Nothing but the images is to be left out of your exact copy of the entries.

====== THE DATA ======

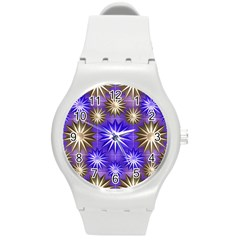 Stars Patterns Christmas Background Seamless Round Plastic Sport Watch (m)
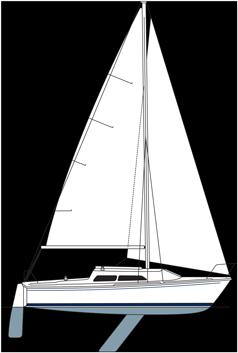 Catalina 22 MKII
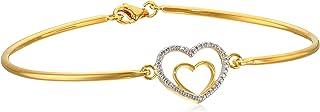 Amazon Collection 亚马逊自有品牌 镀双色 18K黄金&铑 925纯银 心形图案时尚手镯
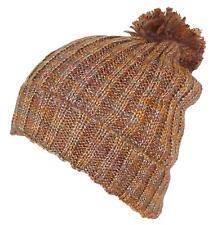 D&Y Womens Cuffed Knit Winter Beanie Hat W/Pom Pom, Cold, Snow #753 Brown/Rust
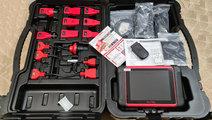 Autel MaxiCom MK906BT Wireless Tester auto origina...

======

ANSWER SPACE
 Stars Patterns Christmas Background Seamless Round Plastic Sport Watch (m)
 Catalina 22 MKII
 Amazon Collection 亚马逊自有品牌 镀双色 18K黄金&铑 925纯银 心形图案时尚手镯
 D&Y Womens Cuffed Knit Winter Beanie Hat W/Pom Pom, Cold, Snow #753 Brown/Rust
 Autel MaxiCom MK906BT Wireless Tester auto origina...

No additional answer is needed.